El caballero moro no tenía corazón. Permaneció de pie con el cuerpo oculto por la oscuridad total y la miró fijamente mientras ella intentaba desabrocharse la falda a la luz de la luna, demasiado reveladora. Sintiendo que algo se rompía y moría en su interior, lloró, tanto con los ojos como con el corazón.

Sss. Tras una larga lucha, por fin se desató el nudo. La falda exterior se deslizó a su alrededor, y sus enaguas abullonadas, muy escasas, y sus nacaradas piernas desnudas brillaron a la luz. Eran muy atractivas, pero...

‘Parecen peces’, pensó.

Agosto se abalanzó sobre ella, respirando con dificultad, en cuanto se le descubrió la enagua. Aunque estaba muy familiarizada con él porque siempre estaban juntos, nunca se había imaginado esto. Estaba entregando su cuerpo a unos brazos completamente desconocidos.

Se le ocurrió dar gracias por no tener que pasar por la vergüenza de quitarse también las enaguas, pero sólo por un instante. El hombre musculoso la levantó con fuerza y un dolor espantoso la asaltó. Resistió el impulso de gritar con todas sus fuerzas. Lo hacía sólo para sobrevivir.

***

León III daba vueltas en la cama, incapaz de conciliar el sueño. A medida que crecía, cada vez dormía más siestas a primera hora del día, y luego se despertaba en mitad de la noche y se quedaba despierto. Esta noche era una de esas noches.

‘Es por la humillación que sufrí antes’. Todo fue culpa de Alfonso por hacerle quedar como un completo payaso delante del invitado extranjero. Claro que no podía dormir tranquilo cuando estaba tan enfadado.

Él también estaba lleno de preocupaciones. Había recibido parte de la dote de doña Julia Helena como una especie de depósito, pero Alfonso se negaba firmemente a aceptar el matrimonio. León III había hecho planes exhaustivos sobre cómo gastaría todo ese dinero; no podía permitirse cancelar ninguno de ellos. Era un quebradero de cabeza.

Rustle.

Huh, pensó. Envejecer agudizaba innecesariamente el oído y uno acababa oyendo todo tipo de sonidos extraños. Sí, todo esto era culpa de Alfonso.

Él no tenía ni idea de lo que estaba rechazando. Lady Julia Helena era una belleza tan joven y fresca, una compañera que ningún hombre rechazaría. León III ciertamente nunca la habría hecho. Era increíblemente raro que una mujer hiciera que su envejecido cuerpo se agitara -oh, no que se hubiera agitado realmente. Eso no era posible; estaba demasiado decrépito para eso.

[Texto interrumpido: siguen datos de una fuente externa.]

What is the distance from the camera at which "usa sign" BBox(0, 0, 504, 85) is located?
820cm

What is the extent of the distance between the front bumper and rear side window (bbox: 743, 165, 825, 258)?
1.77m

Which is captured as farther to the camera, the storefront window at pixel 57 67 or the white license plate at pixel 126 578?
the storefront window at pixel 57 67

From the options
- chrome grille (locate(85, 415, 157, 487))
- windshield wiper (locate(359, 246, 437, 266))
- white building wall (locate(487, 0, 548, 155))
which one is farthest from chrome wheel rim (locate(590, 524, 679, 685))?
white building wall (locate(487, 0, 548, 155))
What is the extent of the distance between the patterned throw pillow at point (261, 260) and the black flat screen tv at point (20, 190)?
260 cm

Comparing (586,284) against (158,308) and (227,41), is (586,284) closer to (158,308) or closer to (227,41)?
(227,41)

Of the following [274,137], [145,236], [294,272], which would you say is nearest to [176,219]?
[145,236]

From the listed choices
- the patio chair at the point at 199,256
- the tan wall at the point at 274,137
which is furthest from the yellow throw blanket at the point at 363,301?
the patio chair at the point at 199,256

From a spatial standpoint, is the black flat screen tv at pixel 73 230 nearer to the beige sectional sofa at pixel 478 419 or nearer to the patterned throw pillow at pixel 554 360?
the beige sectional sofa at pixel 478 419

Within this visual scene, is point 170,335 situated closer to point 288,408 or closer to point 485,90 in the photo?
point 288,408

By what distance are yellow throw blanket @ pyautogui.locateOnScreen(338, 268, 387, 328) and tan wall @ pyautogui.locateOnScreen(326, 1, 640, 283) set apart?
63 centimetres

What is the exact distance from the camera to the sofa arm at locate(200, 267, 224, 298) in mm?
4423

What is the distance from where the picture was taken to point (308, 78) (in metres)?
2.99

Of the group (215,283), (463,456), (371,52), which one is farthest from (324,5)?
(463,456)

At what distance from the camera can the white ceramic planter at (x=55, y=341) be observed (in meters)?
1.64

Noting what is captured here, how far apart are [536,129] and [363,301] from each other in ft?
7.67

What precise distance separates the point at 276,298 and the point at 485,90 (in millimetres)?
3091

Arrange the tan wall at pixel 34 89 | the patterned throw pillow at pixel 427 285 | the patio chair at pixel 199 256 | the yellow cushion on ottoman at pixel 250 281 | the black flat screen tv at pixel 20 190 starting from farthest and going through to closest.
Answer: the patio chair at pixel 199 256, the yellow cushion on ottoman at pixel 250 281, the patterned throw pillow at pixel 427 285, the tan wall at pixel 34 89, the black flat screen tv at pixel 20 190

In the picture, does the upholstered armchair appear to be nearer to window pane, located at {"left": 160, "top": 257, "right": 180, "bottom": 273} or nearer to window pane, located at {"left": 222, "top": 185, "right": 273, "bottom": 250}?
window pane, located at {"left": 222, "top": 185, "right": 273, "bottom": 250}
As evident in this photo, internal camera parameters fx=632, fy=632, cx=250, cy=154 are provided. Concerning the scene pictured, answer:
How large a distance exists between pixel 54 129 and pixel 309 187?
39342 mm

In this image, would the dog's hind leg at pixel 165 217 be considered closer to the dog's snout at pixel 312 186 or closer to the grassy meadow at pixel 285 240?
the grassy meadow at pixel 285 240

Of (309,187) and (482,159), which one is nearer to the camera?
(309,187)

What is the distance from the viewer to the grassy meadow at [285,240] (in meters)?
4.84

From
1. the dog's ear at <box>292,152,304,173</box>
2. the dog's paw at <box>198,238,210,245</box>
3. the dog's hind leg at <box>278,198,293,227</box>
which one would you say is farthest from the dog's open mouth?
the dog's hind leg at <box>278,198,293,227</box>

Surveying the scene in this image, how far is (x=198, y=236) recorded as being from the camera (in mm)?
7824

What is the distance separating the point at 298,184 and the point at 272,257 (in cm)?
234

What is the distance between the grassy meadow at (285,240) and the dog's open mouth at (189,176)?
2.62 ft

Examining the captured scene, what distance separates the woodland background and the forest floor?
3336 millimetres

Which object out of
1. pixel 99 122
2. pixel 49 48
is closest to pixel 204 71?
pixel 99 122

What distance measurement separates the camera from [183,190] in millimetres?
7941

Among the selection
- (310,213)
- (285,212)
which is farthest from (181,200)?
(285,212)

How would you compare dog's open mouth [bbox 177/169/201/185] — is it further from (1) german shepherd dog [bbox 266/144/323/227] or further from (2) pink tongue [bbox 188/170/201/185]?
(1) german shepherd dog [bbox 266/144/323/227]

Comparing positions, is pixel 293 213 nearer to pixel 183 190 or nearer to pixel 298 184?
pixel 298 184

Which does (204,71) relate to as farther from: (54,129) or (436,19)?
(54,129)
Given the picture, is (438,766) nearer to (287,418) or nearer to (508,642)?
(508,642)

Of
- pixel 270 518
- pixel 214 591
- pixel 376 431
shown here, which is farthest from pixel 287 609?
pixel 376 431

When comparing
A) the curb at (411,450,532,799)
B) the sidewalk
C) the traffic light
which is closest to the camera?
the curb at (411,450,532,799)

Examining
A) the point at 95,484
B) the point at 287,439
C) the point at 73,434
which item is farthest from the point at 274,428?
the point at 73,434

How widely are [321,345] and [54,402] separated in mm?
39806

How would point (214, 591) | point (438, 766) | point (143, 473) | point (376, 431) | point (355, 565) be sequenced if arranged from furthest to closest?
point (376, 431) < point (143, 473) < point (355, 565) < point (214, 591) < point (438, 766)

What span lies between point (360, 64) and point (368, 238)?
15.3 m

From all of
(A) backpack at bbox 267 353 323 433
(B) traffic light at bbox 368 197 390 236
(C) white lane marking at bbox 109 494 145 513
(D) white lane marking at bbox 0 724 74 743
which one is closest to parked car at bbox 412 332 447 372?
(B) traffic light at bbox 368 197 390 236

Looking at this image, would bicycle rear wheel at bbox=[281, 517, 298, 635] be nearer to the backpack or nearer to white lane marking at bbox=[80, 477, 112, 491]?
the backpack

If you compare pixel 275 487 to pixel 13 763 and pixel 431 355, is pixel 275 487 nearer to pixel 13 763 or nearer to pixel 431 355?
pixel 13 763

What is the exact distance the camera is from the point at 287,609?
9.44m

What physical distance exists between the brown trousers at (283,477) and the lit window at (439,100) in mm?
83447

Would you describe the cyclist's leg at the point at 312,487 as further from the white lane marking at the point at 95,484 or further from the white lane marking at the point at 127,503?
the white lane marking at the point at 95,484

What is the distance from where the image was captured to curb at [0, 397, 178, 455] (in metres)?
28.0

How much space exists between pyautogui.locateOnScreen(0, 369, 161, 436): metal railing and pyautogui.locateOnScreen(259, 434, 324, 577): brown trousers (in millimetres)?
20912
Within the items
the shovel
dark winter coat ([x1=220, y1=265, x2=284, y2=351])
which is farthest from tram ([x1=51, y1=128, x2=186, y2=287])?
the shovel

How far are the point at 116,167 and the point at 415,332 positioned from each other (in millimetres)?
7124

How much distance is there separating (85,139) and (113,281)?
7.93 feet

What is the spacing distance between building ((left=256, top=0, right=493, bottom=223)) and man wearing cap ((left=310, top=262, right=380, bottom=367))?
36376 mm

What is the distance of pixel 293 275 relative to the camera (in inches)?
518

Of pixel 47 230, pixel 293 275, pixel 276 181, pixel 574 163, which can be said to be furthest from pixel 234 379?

De todos modos, Alfonso había rechazado a esa hermosa mujer y deshonrado a su padre en el negocio. Una mujer que él no podía tener, pero que su hijo sí... León III volvió a enfurecerse.

Rustle.

Volvió a oír el susurro de una tela, ¿o era el crujido de un tablón de madera?

‘¿Es una rata?’

Si oía el ruido una vez más, llamaría a un sirviente y lo castigaría severamente por no mantener el palacio correctamente. Utilizaría un garrote, tal vez incluso un látigo. Esa era la irritación y la rabia que se agolpaban en su interior.

¡Clunk!

La tercera vez, sin embargo, fue explosivamente fuerte en comparación con las dos anteriores. Le hizo incorporarse en la cama con una sacudida.

Casi le da un infarto. El fuerte ruido procedía de la rotura de una cerradura, la de un pasadizo secreto en desuso. No se trataba, como pensó por un momento, de un asesino; la persona que saltó del pasadizo era una rubia de belleza deslumbrante, vestida únicamente con una camisa hecha jirones.